Ma la sua biologia unica si estende oltre. I ratti talpa nudi mostrano un’estrema soppressione riproduttiva nelle colonie, con solo una regina riproduttiva e un maschio. Rimuoverli dalle loro colonie innesca la pubertà a qualsiasi età, offrendo un ambiente controllato per studiare l'”interruttore” della pubertà e l’impatto dello stress e dell’ambiente. Ciò è particolarmente rilevante, poiché le donne hanno il doppio delle probabilità rispetto agli uomini di sperimentare depressione e ansia intorno alla pubertà; questo modello consente ai ricercatori di isolare fattori specifici del sesso che determinano questo aumento del rischio.

Il Degu: un modello naturale per la malattia di Alzheimer

Un altro roditore promettente, ma trascurato, è il degu. A differenza della maggior parte dei modelli, i degus sviluppano spontaneamente placche di beta-amiloide e grovigli di tau – segni distintivi della malattia di Alzheimer – senza ingegneria genetica. Ciò li rende uno strumento potente per studiare la progressione della malattia in un modo che rispecchia da vicino la condizione umana.

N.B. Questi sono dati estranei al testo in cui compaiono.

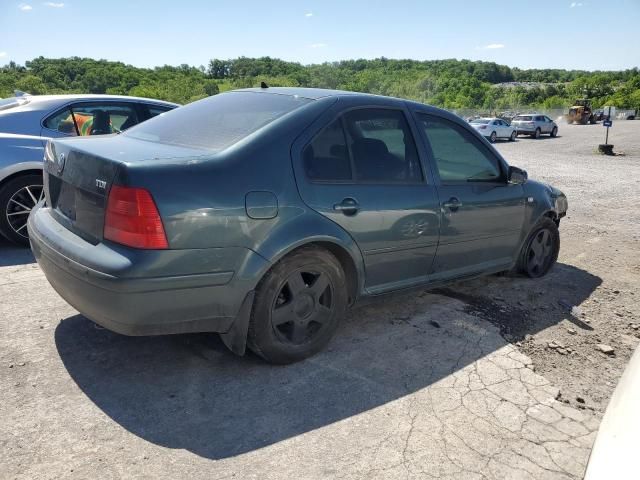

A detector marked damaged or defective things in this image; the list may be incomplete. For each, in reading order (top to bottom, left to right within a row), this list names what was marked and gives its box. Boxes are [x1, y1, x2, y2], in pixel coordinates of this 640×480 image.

cracked asphalt [0, 121, 636, 480]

Fondamentalmente, le femmine anziane di degu mostrano un’alterata segnalazione cerebrale nell’ippocampo, una regione chiave colpita dall’Alzheimer, rispecchiando il fatto che le donne comprendono due terzi di tutti i casi di Alzheimer. Sviluppano anche il diabete con sintomi simili a quelli umani, tra cui cataratta e cecità, fornendo una piattaforma naturale per studiare le interazioni molecolari in queste malattie.

Ripensare la ricerca traslazionale

La chiave non è semplicemente trovare il modello “perfetto”, ma scegliere strategicamente quello che meglio risponde alla domanda di ricerca. Nessun singolo animale potrà mai replicare perfettamente la biologia umana. I ricercatori devono invece valutare criticamente se un modello comprenda adeguatamente il maggior numero possibile di tratti umani rilevanti.

Nuovi modelli come le talpe senza pelo e i degus offrono un approccio più completo al lavoro traslazionale. Riconoscendo i limiti dei sistemi tradizionali e abbracciando la diversità nella ricerca, gli scienziati possono accelerare lo sviluppo di terapie che portino realmente benefici a tutti i pazienti.

In definitiva, espandere il nostro kit di strumenti oltre i topi e i ratti non è solo un’opportunità scientifica, è una necessità per far avanzare la ricerca sulla salute delle donne e garantire che i trattamenti siano progettati per tutti i corpi, non solo per alcuni.